■ Material for this task
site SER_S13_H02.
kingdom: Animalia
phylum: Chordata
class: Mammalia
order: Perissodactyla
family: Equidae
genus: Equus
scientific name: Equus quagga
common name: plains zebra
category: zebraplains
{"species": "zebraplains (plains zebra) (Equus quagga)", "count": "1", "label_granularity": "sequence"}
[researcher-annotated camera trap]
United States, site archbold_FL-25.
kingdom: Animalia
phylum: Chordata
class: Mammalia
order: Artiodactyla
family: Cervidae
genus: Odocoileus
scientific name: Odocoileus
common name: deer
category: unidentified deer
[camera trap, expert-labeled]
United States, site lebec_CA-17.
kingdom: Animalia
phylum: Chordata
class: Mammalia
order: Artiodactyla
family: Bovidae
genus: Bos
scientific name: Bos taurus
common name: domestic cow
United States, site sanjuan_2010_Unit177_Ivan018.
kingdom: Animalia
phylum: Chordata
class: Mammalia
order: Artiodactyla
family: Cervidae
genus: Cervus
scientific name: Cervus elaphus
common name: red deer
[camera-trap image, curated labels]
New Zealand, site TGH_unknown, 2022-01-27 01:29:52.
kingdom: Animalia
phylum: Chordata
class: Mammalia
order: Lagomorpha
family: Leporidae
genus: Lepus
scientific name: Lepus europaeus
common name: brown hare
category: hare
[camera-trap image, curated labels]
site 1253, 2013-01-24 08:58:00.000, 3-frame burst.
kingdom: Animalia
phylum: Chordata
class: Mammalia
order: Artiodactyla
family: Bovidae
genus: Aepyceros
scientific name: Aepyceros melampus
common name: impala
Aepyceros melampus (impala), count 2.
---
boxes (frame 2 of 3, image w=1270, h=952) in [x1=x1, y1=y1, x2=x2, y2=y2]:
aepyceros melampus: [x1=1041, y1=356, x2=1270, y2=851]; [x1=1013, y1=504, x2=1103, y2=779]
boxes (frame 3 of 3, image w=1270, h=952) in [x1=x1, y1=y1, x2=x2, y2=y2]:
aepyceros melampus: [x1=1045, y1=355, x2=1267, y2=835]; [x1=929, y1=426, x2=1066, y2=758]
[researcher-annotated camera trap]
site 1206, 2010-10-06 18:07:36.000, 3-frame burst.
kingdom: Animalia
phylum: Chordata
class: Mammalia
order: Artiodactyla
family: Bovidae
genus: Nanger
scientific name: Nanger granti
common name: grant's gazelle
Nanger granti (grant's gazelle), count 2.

■ Your assignment
Please retype, exactly as written, every line from the line containing "common name: impala" through the last line of the records above, including both of those lines, and nothing else.

■ Response area
common name: impala
Aepyceros melampus (impala), count 2.
---
boxes (frame 2 of 3, image w=1270, h=952) in [x1=x1, y1=y1, x2=x2, y2=y2]:
aepyceros melampus: [x1=1041, y1=356, x2=1270, y2=851]; [x1=1013, y1=504, x2=1103, y2=779]
boxes (frame 3 of 3, image w=1270, h=952) in [x1=x1, y1=y1, x2=x2, y2=y2]:
aepyceros melampus: [x1=1045, y1=355, x2=1267, y2=835]; [x1=929, y1=426, x2=1066, y2=758]
[researcher-annotated camera trap]
site 1206, 2010-10-06 18:07:36.000, 3-frame burst.
kingdom: Animalia
phylum: Chordata
class: Mammalia
order: Artiodactyla
family: Bovidae
genus: Nanger
scientific name: Nanger granti
common name: grant's gazelle
Nanger granti (grant's gazelle), count 2.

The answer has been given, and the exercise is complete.